TEXTO EM ESTUDO:
Reterritorialização urbana | Um passatempo narrativo
Em um contexto social hiperacelerado, onde a ação responsiva vigora e o tempo contemplativo escorre por entre os dedos, permitir-se deambular, caminhar, observar, imaginar quadros da vida humana na urbe torna-se um ato simbólico de resistência.
Resistir não deixa de ser uma arte do fraco que, sem lugar próprio, desloca-se entre as fronteiras de dominação, com suas microliberdades. Este foi o pensamento inicial de uma proposta que surgiu em contramão à vida real acelerada.
A seguir, em um micro-ensaio com toque narrativo, inspirada em The Man of the Crowd (1840/1996) de Edgar Allan Poe, seguem notas sobre uma outra forma de explorar e (re)fundar o território citadino por completo. Uma união entre o flâneur de Walter Benjamin e o passatempo/desporto a partir do Geocaching.
Durante certos dias abri espaço para a vida imaginativa. Nela é suposto “conseguir ver o evento de uma forma muito mais clara: vemos uma quantidade de coisas muito interessantes, mas irrelevantes, que na vida real não chegariam sequer a alcançar a nossa consciência, que se encontra, de facto, infletida inteiramente sobre o problema da reação apropriada” (Fry, 2009, p. 61).
Adotei como ferramenta de trabalho um olhar contemplativo. Ajustei as lentes de visão para ser capaz de enxergar aquela beleza particular da circunstância, do costume. Adequei-me a um novo eu: “um eu insaciável do não-eu” (Baudelaire, 2006, p. 857), apreciador da própria vida, sempre instável e fugidia.
Foi quando resolvi caminhar sem um objetivo claro, apenas guiada por uma atitude: a da pura curiosidade abstraída da necessidade. Era tarde quente de verão em Vila Nova da Barquinha. Mais um dia naquele lugar que já era familiar para mim. Uma espécie de vento sufocante anunciava que a noite estava por se aproximar. Poucas pessoas pela rua, todas com a mesma aparência comum, seguiam seu caminho. A rotina e o quotidiano apresentavam-se ali, nuas e cruas, sem cor, sem forma, sem significado qualquer. “I was occupied in scrutinizing the mob” (Poe, 1996, p. 392).

EXERCÍCIOS PROPOSTOS:
A – Devolva, sem qualquer alteração, o trecho do texto sobre reterritorialização urbana entre "A seguir, em" e "partir do Geocaching.", inclusive.
B – Retome o texto sobre reterritorialização urbana a partir do ponto em que ele termina.

DADOS DISPONÍVEIS:

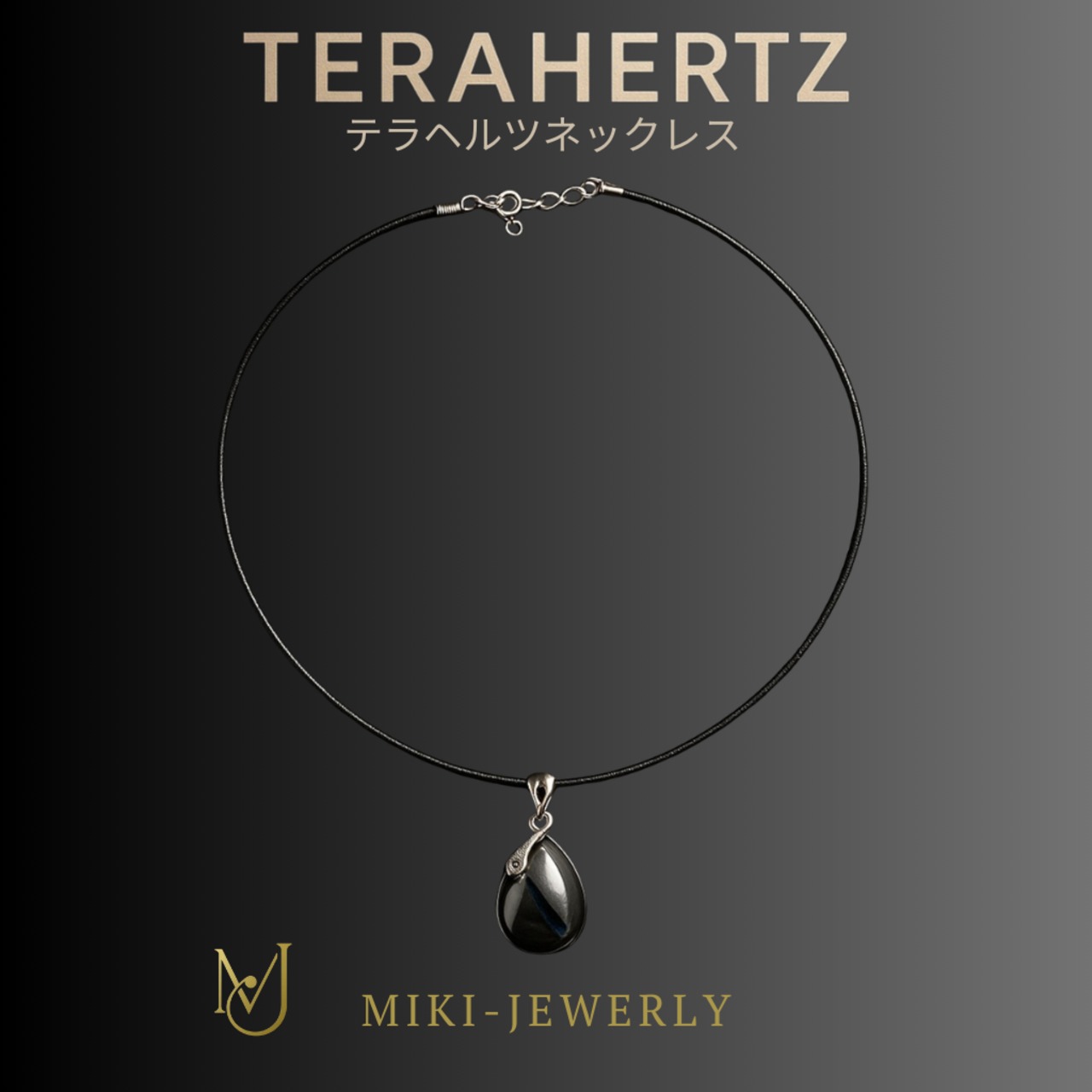 滑らかなオーバルフォルムに艶めく輝きを宿した、テラヘルツ長細丸ビーズのスタイリッシュネックレス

RESPOSTAS DO EXERCÍCIO:
A –
A seguir, em um micro-ensaio com toque narrativo, inspirada em The Man of the Crowd (1840/1996) de Edgar Allan Poe, seguem notas sobre uma outra forma de explorar e (re)fundar o território citadino por completo. Uma união entre o flâneur de Walter Benjamin e o passatempo/desporto a partir do Geocaching.

B –
Do outro lado da rua, por entre árvores que, em guerra com o clima local, persistiam em se manterem exuberantes no seu verde, surge um jovem homem. De aparência enigmática, com olhos que nada revelavam, parecia estar à procura de algo ou alguém. De estatura média, pele com marcas do tempo e roupas desportivas, olhou como um cirurgião para o chão. Minha observação naquele instante sofreu um golpe. O que haveria de tão interessante no lugar que suporta os pés da humanidade? Sem deixar qualquer explicação lógica, o homem partiu em caminhada.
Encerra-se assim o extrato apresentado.